La primera ministra británica, Theresa May, llegó ayer a un “preacuerdo” con el pequeño partido unionista norirlandés DUP que le permitirá gobernar, a 10 días de iniciarse las negociaciones sobre el brexit. May, muy fragilizada tras el revés electoral de las legislativas, necesita del apoyo de este partido ultraconservador.
Horas antes, había tenido que aceptar la dimisión de dos de sus principales consejeros. Los fieles Fiona Hill y Nick Timothy anunciaron su dimisión 48 horas después de las elecciones legislativas del pasado jueves.
La posición de ambos como responsables de la campaña de los Tories, como llaman a los conservadores, –calificada de “catastrófica” por varios diputados conservadores–, se había vuelto insostenible.
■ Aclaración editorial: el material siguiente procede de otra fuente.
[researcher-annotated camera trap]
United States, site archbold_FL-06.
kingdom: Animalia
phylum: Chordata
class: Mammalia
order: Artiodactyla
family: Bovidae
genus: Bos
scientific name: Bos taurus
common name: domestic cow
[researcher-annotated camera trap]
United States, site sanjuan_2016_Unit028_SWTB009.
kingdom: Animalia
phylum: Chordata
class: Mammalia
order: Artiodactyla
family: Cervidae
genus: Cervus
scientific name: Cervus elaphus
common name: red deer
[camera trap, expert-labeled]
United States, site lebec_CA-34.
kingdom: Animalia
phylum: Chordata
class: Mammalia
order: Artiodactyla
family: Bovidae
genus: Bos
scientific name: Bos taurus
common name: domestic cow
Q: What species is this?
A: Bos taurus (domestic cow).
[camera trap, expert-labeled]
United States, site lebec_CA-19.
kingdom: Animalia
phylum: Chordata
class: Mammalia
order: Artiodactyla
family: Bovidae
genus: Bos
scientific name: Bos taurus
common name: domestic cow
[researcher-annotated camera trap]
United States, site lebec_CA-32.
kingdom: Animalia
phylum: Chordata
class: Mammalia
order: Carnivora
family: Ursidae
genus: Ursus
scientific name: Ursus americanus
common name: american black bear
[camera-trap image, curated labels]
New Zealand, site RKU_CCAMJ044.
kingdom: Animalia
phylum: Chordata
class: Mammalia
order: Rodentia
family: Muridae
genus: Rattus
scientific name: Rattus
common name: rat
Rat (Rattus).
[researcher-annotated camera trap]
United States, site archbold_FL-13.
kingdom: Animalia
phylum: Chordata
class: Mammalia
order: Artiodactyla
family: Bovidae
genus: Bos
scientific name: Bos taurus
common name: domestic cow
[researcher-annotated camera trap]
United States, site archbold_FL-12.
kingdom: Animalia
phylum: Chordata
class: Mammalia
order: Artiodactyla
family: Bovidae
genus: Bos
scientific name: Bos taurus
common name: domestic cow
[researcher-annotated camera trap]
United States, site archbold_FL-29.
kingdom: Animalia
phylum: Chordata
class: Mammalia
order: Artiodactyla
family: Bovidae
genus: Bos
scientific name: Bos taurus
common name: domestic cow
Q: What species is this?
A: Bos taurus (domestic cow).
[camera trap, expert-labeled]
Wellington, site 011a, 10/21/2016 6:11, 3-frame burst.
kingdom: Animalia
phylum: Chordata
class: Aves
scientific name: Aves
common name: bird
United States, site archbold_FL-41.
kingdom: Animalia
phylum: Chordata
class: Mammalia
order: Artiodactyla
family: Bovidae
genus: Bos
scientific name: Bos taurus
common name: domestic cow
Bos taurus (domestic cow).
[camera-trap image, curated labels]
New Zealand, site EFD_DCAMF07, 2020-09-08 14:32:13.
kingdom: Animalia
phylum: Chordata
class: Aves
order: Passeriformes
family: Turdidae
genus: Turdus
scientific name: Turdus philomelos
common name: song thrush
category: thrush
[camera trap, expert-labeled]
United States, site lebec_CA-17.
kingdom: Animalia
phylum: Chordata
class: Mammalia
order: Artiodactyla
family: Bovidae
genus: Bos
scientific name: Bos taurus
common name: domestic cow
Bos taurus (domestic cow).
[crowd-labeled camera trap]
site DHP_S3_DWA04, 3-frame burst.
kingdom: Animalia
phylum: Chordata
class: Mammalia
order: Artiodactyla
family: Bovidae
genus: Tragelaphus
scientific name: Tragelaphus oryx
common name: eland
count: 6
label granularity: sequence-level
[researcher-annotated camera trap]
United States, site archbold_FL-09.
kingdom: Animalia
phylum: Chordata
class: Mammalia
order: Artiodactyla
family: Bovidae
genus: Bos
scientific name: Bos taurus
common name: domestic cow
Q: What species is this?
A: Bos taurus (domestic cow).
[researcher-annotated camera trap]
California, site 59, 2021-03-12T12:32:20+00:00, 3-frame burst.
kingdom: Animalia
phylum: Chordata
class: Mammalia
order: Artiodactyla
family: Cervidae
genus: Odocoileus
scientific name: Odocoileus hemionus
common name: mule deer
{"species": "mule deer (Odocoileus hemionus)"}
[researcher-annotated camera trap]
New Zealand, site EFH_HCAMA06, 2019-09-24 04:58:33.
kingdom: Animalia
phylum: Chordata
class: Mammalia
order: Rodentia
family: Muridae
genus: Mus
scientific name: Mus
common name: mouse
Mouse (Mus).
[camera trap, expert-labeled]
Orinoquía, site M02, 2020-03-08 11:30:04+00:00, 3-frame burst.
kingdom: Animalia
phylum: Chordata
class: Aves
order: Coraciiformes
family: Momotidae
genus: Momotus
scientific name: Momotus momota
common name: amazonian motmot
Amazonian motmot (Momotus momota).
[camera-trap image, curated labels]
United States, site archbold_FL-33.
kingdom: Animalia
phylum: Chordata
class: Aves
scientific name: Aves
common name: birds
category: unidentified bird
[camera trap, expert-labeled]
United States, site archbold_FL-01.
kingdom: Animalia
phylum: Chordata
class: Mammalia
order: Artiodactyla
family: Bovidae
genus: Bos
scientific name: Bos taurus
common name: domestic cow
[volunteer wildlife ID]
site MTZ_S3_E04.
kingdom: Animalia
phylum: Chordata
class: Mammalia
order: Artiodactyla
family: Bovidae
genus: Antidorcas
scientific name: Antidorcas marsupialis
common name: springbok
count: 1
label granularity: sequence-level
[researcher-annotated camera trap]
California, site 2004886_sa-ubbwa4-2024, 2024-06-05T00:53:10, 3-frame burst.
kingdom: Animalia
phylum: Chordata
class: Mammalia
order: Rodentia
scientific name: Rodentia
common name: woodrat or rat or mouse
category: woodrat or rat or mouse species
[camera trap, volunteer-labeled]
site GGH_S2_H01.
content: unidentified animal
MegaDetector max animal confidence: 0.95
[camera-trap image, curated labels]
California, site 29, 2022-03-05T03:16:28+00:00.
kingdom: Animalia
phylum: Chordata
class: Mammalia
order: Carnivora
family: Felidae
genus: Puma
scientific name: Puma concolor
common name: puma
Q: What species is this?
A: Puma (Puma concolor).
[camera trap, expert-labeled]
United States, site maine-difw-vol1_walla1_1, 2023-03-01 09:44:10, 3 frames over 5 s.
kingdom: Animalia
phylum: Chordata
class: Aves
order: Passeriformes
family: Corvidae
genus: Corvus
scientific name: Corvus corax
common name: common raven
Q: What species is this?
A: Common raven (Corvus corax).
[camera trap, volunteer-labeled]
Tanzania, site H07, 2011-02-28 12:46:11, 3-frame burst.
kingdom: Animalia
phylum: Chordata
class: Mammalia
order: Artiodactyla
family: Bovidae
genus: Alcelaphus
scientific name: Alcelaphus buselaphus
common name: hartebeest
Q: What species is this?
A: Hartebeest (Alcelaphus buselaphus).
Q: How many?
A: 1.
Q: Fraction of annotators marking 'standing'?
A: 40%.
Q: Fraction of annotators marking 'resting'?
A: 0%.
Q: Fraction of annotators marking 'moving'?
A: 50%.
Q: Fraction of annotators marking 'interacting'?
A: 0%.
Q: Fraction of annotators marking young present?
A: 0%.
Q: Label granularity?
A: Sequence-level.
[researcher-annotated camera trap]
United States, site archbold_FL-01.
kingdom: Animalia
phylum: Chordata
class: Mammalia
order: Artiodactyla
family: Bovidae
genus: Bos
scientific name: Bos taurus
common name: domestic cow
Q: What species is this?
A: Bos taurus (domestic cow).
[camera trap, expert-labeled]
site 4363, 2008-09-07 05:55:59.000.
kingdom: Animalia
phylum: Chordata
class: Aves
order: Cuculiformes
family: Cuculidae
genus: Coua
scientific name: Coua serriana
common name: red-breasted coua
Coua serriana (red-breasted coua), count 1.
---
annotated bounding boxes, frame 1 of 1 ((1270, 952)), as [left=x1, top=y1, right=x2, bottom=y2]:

Según varios medios británicos, pesos pesados del partido exigieron la dimisión de estos dos consejeros de May, si quería evitar una rebelión abierta.
La primera ministra convocó a elecciones anticipadas para fortalecer su presencia en la Cámara de los Comunes, pero en lugar de ganar, los conservadores perdieron 12 escaños y se quedaron con 318 diputados, a 8 de los 326 necesarios para tener mayoría absoluta. Con el DUP sumó 10 más.